Since we are working with real-world data sets, we are not able to present the actual data we used to protect intellectual property. However, we are able to describe the schema of the data in more detail. The trading goods data set has 173 attributes (46 constant, 84 categorical, 23 free text, 18 numerical, 2 date) and 15,904 entries. The spare parts data set also features 173 attributes (111 constant, 37 categorical, 7 free text, 12 numerical, 6 date) and has 92,869 entries. Overall, the trading goods data set has a sparsity of 10.5% and a size of 14.8 MB. The spare parts data set has a sparsity of 61.3%, which results in a size of 64.4 MB. The selected data sets originate from a real-world database and feature some typical challenges like high dimensionality, type mix, special characters and sparsity. It was therefore necessary to pre-process the data for analysis. Suitable methods for mining data quality rules must be able to incorporate these characteristics.

2.4 Data Pre-processing

The data sets we obtained were already pre-processed with simple data transformations and quality enforcements (e.g. type enforcement). Such tasks are usually conducted by the Master Data Management (MDM) system and offered us the possibility to focus on more complex errors.

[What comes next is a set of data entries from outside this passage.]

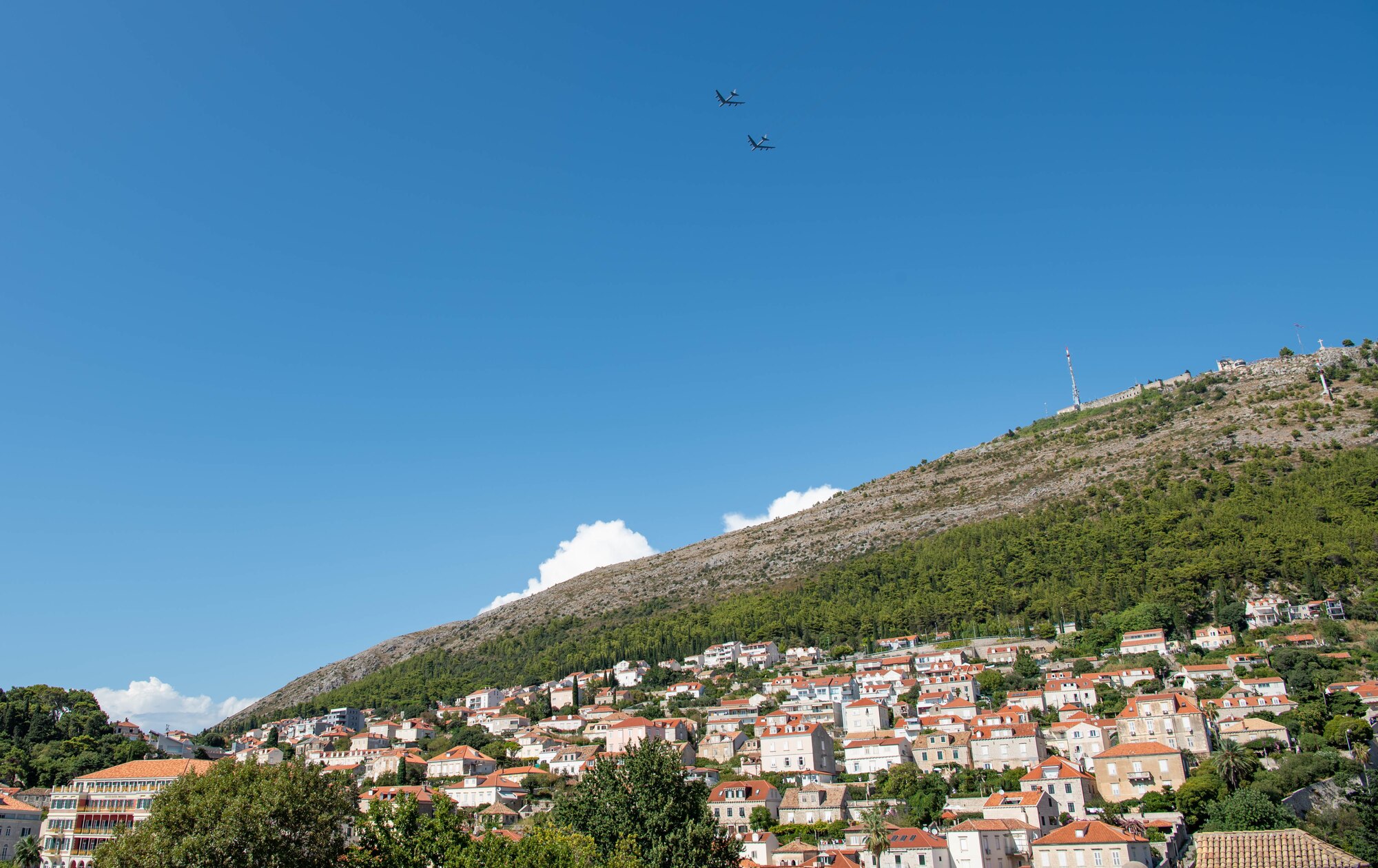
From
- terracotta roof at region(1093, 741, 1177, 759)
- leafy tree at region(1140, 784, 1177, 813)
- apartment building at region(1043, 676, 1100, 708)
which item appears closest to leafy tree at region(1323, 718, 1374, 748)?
terracotta roof at region(1093, 741, 1177, 759)

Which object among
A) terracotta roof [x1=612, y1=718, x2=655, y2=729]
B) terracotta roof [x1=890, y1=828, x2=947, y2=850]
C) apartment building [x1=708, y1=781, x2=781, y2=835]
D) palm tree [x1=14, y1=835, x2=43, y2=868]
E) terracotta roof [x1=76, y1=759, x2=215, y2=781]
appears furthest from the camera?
terracotta roof [x1=612, y1=718, x2=655, y2=729]

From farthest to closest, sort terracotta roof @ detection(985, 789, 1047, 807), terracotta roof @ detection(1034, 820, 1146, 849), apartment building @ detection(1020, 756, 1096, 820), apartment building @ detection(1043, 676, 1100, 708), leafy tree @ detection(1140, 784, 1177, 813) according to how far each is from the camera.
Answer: apartment building @ detection(1043, 676, 1100, 708)
apartment building @ detection(1020, 756, 1096, 820)
leafy tree @ detection(1140, 784, 1177, 813)
terracotta roof @ detection(985, 789, 1047, 807)
terracotta roof @ detection(1034, 820, 1146, 849)

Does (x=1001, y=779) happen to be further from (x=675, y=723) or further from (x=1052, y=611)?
(x=1052, y=611)

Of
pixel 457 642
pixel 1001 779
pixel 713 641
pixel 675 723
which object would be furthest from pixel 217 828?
pixel 457 642

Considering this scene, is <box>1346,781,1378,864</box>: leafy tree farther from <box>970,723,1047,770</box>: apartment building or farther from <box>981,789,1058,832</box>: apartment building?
<box>970,723,1047,770</box>: apartment building

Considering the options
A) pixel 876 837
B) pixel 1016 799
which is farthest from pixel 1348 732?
pixel 876 837

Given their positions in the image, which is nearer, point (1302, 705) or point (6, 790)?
point (1302, 705)
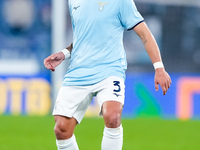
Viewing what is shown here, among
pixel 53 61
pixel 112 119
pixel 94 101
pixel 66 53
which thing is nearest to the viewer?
pixel 112 119

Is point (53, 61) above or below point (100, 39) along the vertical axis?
below

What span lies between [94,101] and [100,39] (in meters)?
7.77

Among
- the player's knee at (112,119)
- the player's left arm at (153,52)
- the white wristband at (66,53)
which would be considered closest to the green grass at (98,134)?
the white wristband at (66,53)

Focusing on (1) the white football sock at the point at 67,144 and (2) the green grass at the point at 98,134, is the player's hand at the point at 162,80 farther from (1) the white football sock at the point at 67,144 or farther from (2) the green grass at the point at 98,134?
(2) the green grass at the point at 98,134

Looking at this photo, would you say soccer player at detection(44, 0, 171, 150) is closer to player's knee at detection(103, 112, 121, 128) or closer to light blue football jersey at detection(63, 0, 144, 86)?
light blue football jersey at detection(63, 0, 144, 86)

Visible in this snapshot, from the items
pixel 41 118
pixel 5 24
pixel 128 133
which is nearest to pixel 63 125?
pixel 128 133

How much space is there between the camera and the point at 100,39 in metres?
5.23

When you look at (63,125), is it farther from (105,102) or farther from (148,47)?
(148,47)

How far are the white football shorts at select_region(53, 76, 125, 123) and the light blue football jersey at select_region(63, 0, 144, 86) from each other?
0.16 ft

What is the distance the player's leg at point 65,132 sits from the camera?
5168 millimetres

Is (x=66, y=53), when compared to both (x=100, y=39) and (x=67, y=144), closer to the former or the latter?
(x=100, y=39)

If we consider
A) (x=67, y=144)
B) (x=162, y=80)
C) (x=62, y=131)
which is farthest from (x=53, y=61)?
(x=162, y=80)

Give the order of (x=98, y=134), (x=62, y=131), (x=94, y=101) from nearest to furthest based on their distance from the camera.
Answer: (x=62, y=131) → (x=98, y=134) → (x=94, y=101)

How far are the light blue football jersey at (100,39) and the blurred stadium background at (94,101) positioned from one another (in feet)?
11.2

However, the data sets needed further pre-processing to enable the analysis and ensure efficiency. We started by removing all columns with constant or no values as suggested by [15]. Constant values do not provide any value to the machine learning algorithms and improve the performance of our analysis by limiting the dimensionality of the data sets. As a result, we reduced the trading goods data set to 127 attributes and the spare parts data set to 62 attributes. We furthermore removed certain special characters like commas and semicolons from the free text values, which were hindering the import of the csv source files.

3 Proposed Solution

3.1 Extended Data Migration Process

With our study we want to support the currently manual process for ensuring data quality in data migrations with machine learning (ML) techniques. Therefore, we extended the manual process with a new capability that automatically derives data quality rules from a target data set and applies these to the data sets to be migrated. Following Chiang and Miller, data quality rules “define relationships among a restricted set of attribute values that are expected to be true under a given context” (p. 1166) [8]. Usually, these rules are developed manually by domain and business experts. However, obtaining a complete set of data quality rules is difficult as the process is time-consuming and costly. Additionally, there might be rules present in the data set that the experts are not aware of [8].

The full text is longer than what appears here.